Denys l’aréopagite : la théologie apophatique (pseudo-‐Denys)
Nul n’a jamais vu Dieu nous dit saint Jean et l’apôtre Paul nous enseigne que Dieu habite une lumière inaccessible que nul d’entre les hommes n’a vue ni pu voir. La théologie mystique de Denys va influencer les grands théologiens mystiques orientaux et occidentaux : en orient, Grégoire de Nysse, Grégoire de Naziance, Jean Damascène… et en occident Jean de la croix, maître Eckhart… La voie apophatique rappelle la transcendance de Dieu, son altérité, que ne peuvent saisir ni les sens ni l’intelligence.
« S’il arrive que voyant Dieu, on commente ce qu’on voit, c’est qu’on n’a pas vu Dieu lui-‐même, mais quelques-‐unes de ces choses connaissables qui lui doivent l’être. Car en soi il dépasse toute intelligence et toute essence. Il n’existe, de façon suressentielle, et n’est connu, au-‐delà de toute intellection, qu’en tant qu’il est inconnu et qu’il n’existe point.

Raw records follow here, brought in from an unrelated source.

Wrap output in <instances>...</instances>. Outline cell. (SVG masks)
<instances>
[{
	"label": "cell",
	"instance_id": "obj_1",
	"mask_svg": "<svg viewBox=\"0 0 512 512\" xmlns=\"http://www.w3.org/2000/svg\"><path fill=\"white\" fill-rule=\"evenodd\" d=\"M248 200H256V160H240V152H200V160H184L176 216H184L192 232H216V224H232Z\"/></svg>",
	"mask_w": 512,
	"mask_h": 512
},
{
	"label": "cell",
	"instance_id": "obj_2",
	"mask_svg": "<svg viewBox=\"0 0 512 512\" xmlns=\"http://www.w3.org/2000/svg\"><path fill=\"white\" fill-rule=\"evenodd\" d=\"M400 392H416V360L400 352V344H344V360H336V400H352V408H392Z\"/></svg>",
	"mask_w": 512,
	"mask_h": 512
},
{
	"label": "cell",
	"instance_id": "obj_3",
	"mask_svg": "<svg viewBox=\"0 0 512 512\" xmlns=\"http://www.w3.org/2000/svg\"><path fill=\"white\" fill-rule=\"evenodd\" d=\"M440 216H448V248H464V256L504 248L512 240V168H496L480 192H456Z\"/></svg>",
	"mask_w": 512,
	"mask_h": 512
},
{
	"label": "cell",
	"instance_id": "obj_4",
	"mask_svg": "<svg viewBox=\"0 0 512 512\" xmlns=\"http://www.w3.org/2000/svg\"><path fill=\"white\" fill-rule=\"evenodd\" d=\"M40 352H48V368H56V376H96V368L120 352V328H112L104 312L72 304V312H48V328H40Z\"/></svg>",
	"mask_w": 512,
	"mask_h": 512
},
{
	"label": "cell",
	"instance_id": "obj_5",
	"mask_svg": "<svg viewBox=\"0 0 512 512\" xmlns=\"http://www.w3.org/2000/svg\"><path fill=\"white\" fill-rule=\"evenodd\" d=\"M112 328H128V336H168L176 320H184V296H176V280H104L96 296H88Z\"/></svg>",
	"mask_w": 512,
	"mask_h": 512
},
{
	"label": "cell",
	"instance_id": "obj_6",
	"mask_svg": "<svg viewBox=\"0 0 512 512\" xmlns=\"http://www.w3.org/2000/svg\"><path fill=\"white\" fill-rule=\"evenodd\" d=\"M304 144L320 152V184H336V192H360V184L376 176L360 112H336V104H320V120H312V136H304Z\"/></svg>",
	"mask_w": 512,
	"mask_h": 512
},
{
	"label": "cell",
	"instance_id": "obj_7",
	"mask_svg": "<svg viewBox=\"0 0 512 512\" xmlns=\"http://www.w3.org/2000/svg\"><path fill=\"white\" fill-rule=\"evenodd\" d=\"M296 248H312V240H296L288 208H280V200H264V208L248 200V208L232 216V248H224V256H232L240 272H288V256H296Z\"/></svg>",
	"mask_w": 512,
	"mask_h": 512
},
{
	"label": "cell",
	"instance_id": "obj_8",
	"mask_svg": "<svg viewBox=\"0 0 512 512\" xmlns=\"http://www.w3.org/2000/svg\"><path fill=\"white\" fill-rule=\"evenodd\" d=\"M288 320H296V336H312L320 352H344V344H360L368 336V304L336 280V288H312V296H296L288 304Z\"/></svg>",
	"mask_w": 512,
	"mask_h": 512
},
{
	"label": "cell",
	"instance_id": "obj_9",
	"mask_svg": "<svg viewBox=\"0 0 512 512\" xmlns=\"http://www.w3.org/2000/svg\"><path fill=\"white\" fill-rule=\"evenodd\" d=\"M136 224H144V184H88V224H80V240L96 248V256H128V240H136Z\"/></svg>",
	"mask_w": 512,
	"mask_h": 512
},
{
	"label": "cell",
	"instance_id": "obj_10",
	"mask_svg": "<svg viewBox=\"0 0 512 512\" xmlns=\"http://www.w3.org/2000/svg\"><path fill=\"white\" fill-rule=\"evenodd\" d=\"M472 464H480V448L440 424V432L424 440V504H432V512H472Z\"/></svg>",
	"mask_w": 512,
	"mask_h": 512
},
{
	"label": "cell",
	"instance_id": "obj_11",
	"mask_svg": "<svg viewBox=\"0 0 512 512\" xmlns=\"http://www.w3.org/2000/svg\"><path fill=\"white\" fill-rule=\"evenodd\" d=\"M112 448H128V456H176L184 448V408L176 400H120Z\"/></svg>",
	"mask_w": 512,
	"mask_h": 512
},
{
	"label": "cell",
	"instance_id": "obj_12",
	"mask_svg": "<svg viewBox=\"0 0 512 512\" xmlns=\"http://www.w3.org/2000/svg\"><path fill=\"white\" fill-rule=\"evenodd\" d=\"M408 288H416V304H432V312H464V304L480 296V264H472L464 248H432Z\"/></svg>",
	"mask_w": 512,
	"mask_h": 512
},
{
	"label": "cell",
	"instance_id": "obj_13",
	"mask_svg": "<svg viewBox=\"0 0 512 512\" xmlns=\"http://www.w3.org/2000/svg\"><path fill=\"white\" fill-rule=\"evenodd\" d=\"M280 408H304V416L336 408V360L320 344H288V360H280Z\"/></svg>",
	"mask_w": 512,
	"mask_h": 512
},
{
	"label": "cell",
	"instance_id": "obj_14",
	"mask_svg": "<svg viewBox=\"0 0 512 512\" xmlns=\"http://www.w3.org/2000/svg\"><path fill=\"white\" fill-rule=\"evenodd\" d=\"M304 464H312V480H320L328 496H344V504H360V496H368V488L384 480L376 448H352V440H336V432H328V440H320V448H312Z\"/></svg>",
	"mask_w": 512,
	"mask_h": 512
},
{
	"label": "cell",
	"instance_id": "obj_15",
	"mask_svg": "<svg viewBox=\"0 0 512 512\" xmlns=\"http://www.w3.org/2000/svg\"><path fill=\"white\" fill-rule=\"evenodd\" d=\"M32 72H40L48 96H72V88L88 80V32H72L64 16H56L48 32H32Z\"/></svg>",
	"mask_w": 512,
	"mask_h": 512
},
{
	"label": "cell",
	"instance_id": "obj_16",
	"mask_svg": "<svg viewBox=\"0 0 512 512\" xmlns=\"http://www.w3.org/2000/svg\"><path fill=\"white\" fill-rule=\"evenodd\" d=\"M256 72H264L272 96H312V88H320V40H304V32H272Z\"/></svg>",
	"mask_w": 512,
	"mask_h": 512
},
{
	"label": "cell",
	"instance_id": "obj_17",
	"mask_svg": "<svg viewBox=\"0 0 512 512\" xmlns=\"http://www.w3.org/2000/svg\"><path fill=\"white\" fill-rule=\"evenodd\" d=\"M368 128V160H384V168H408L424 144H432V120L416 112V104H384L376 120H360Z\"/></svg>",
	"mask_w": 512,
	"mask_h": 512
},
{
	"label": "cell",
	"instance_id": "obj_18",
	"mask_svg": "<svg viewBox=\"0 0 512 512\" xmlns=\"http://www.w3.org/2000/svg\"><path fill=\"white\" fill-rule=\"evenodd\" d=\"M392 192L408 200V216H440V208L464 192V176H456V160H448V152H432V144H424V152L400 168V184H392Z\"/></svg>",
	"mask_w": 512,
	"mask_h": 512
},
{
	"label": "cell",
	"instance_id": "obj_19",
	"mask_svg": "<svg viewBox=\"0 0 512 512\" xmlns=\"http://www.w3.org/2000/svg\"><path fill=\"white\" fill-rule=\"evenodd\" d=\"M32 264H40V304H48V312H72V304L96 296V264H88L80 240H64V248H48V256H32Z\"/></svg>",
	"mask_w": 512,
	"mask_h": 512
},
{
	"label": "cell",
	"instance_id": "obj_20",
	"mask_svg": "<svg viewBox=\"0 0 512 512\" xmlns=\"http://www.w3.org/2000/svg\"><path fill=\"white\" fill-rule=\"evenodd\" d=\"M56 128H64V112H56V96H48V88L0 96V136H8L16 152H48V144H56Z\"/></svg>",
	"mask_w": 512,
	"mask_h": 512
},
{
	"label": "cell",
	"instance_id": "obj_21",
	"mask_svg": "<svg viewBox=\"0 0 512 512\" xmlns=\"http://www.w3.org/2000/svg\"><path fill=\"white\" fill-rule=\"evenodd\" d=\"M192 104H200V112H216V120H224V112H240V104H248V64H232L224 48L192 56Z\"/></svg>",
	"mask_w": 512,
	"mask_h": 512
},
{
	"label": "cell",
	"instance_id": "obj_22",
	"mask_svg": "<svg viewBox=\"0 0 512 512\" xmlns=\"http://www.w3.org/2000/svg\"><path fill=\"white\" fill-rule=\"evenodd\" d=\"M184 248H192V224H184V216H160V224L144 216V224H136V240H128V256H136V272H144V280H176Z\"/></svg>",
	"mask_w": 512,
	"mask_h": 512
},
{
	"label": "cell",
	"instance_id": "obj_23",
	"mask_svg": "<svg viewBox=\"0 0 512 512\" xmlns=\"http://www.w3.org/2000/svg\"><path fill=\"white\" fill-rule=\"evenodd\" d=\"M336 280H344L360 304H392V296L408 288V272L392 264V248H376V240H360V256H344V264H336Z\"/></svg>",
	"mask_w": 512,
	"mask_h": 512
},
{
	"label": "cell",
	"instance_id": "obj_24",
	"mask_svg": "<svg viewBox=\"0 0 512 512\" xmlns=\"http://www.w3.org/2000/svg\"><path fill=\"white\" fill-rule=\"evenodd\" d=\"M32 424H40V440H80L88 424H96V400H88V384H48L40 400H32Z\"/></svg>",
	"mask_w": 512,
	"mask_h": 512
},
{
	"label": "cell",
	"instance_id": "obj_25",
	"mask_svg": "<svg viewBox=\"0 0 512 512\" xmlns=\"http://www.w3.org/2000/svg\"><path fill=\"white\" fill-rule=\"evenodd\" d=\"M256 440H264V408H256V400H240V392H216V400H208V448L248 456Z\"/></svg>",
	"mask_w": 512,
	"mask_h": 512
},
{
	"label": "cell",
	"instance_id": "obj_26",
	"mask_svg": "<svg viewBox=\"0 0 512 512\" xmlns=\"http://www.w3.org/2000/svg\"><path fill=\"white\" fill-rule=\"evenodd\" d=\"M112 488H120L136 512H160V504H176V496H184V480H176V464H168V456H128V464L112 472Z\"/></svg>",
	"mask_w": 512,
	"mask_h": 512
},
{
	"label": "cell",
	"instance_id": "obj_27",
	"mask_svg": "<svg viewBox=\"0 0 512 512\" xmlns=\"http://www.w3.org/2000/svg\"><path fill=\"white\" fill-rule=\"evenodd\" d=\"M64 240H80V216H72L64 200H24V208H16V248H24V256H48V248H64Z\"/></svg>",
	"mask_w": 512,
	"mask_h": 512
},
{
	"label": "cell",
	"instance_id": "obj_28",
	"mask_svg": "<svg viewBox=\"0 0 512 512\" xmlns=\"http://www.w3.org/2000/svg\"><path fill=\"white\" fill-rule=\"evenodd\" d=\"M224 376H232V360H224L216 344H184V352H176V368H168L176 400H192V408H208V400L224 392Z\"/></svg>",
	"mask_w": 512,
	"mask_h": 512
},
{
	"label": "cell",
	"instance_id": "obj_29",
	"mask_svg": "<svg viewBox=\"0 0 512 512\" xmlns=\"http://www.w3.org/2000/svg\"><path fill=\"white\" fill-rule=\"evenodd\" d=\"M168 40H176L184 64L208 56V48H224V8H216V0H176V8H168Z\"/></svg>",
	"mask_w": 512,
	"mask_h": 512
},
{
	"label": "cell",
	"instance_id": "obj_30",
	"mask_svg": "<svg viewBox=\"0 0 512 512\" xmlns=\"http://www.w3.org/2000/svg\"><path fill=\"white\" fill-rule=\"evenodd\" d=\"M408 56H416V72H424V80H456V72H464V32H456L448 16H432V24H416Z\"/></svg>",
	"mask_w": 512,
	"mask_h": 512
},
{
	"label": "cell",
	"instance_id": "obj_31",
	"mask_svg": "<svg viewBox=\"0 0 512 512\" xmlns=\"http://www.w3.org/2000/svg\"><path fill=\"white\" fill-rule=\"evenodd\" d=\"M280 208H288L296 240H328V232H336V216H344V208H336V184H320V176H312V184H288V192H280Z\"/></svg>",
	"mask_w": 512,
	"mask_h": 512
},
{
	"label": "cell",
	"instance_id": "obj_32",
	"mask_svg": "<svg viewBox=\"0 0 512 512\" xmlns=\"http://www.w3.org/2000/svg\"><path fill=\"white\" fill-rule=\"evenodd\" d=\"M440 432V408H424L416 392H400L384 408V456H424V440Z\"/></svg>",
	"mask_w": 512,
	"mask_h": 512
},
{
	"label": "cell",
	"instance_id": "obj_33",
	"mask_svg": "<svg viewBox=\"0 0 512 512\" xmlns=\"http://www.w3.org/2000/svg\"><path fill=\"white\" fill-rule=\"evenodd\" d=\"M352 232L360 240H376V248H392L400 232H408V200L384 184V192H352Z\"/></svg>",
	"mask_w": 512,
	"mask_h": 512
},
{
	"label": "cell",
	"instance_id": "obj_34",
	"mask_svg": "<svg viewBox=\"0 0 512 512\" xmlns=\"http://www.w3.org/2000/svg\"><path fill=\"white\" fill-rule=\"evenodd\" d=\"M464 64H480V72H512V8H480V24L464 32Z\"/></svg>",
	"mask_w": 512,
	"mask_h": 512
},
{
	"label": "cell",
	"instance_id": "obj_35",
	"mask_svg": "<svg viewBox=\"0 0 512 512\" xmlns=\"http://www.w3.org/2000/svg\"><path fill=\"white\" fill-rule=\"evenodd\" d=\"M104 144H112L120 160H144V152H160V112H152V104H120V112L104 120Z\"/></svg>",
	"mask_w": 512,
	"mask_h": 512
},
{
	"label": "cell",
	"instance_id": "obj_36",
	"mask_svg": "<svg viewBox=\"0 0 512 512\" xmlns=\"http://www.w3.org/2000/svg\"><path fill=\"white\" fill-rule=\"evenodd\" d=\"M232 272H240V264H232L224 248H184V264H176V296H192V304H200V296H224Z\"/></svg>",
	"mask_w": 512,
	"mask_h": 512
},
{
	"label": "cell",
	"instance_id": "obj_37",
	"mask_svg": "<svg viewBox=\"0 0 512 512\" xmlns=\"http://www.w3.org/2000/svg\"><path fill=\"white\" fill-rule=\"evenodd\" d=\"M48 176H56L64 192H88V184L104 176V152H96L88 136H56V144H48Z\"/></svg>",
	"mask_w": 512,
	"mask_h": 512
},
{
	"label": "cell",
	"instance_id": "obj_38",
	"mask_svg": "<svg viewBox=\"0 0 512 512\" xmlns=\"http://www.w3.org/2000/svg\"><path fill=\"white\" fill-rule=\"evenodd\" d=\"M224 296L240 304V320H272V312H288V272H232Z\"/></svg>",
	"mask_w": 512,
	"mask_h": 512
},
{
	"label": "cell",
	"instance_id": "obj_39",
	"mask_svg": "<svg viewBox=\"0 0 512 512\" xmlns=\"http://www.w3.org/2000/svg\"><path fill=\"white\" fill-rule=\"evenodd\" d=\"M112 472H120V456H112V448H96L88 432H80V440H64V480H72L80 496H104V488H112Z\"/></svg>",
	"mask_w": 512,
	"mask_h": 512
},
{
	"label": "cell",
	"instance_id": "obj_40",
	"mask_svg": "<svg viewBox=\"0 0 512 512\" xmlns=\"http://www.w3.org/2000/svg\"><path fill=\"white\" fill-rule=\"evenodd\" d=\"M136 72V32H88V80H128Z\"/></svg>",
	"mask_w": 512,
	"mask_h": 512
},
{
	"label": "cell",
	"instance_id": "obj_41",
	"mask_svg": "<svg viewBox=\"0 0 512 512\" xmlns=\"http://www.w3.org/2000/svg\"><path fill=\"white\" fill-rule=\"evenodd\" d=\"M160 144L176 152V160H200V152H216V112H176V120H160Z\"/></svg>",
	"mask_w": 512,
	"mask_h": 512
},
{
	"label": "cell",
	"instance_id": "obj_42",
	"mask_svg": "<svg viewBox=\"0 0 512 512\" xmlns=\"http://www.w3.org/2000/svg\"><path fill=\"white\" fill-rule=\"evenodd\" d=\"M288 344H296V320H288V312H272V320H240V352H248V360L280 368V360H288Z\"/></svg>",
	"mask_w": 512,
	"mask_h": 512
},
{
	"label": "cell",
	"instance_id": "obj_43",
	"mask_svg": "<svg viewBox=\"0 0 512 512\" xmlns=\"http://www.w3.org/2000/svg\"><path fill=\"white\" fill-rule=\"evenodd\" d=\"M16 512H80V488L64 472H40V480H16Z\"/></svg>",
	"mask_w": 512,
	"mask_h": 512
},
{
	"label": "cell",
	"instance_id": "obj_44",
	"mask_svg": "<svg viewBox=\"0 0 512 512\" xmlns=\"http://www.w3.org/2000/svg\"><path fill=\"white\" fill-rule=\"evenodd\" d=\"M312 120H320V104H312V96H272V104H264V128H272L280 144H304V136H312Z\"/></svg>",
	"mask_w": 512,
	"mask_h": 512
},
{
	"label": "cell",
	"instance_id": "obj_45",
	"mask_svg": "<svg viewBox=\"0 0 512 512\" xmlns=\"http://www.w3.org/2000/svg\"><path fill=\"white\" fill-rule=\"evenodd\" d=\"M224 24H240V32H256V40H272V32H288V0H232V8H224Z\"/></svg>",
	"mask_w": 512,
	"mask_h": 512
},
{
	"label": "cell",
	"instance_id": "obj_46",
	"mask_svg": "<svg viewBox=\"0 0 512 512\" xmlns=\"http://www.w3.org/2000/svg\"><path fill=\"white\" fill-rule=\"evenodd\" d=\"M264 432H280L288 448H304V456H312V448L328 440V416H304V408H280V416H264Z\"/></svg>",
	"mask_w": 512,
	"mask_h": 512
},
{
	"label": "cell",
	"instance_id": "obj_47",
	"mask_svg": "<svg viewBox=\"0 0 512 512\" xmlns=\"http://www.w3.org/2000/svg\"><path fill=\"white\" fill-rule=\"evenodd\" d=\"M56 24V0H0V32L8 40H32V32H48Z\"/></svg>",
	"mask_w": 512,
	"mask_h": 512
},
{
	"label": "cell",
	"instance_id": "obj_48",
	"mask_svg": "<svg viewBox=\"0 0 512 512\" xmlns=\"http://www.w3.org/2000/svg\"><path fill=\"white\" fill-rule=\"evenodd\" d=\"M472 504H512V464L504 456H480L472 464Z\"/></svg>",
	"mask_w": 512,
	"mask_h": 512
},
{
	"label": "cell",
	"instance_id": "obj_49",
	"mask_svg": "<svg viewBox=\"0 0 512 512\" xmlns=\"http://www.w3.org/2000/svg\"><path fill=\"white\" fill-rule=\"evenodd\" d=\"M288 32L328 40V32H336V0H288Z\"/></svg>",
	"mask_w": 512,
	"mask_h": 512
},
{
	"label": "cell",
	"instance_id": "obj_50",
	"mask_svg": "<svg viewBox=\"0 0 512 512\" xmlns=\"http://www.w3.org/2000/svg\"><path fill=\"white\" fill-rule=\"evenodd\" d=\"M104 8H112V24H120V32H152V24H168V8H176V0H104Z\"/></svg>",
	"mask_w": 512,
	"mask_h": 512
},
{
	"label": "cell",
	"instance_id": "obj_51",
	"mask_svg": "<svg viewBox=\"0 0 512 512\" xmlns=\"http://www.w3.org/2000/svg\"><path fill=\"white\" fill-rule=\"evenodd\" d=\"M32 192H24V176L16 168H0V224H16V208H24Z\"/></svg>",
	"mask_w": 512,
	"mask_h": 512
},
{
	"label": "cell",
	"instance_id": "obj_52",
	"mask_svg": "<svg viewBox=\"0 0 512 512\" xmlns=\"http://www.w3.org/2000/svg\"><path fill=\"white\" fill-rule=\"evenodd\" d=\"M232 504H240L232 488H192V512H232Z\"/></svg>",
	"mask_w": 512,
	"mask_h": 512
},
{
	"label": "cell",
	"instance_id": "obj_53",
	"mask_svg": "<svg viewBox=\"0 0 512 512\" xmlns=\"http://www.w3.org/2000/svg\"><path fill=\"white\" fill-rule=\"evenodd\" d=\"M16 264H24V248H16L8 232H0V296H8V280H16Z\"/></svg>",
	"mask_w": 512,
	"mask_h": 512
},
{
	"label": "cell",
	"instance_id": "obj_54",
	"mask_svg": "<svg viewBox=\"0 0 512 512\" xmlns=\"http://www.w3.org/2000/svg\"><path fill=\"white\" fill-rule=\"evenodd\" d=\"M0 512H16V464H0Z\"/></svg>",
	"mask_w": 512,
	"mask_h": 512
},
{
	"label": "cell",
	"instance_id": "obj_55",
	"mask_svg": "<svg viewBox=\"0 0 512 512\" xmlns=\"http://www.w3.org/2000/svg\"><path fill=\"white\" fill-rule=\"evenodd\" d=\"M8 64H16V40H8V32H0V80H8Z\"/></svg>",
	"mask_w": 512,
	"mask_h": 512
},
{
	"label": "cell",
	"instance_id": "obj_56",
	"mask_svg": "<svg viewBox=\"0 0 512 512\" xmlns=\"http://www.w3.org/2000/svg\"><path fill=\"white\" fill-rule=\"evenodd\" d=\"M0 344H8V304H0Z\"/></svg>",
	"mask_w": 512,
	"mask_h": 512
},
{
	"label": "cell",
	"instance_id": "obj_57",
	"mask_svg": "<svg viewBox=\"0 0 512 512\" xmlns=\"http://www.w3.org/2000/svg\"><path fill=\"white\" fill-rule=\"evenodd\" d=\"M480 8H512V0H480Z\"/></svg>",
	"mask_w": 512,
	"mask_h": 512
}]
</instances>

Et, c’est cette parfaite inconnaissance, prise au meilleur sens du mot, qui constitue la connaissance vraie de celui qui dépasse toute connaissance. »3
« Nous disons donc que la Cause universelle, située au-‐delà de l’univers entier, n’est ni matière… ni corps ; qu’elle n’a ni figure, ni forme, ni qualité, ni masse ; qu’elle n’est dans aucun lieu, qu’elle échappe à toute saisie des sens… Nous élevant plus haut, nous disons que cette Cause n’est ni âme ni intelligence ; qu’on ne peut ni l’exprimer ni la concevoir, qu’elle n’a ni nombre, ni ordre, ni grandeur, ni petitesse, ni égalité, ni similitude, ni dissimilitude ; qu’elle ne demeure immobile ni ne se meut ; qu’elle n’est ni puissance ni lumière ; qu’elle ne vit ni n’est vie, qu’elle n’est ni essence, ni perpétuité, ni temps ; qu’on ne peut la saisir intelligiblement ; qu’elle n’est ni science, ni vérité, ni royauté, ni sagesse, ni un, ni unité, ni divinité, ni bien, ni esprit, ni filiation, ni paternité au sens où nous pouvons l’entendre ; ni rien de ce qui est accessible à notre connaissance ni à la connaissance d’aucun être, mais rien non plus de ce qui appartient à l’être ; que personne ne la connaît telle qu’elle est ; qu’elle échappe à tout raisonnement, à toute appellation, à tout savoir ; qu’elle n’est ni ténèbres, ni lumière, ni erreur, ni vérité ; que d’elle on ne peut absolument ni rien affirmer ni rien nier ; que lorsque nous posons des affirmations et des négations qui s’appliquent à des réalités inférieures à elle, d’elle-‐même nous n’affirmons ni ne nions rien : car toute affirmation reste en deçà de la cause unique et parfaite de toutes choses, car toute négation reste en deçà de la transcendance de celui qui est dépouillé de tout et se tient au-‐delà de tout. »4
Dieu n’a pas de nom et il a tous les noms. Il n’est rien de ce qu’il et il est tout ce qu’il est, la connaissance est l’inconnaissance. Toute affirmation, comme toute négation reste en deçà de sa transcendance. Dieu est le mystère ineffable. Jean Damascène écrira « De Dieu il est impossible de dire ce qu’il est en lui-‐même, et il est plus exact d’en parler par le rejet de tout. Il n’est rien, en effet, rien de ce qui est. Non qu’il ne soit d’aucune manière, mais qu’il est, au-‐dessus de l’être même. »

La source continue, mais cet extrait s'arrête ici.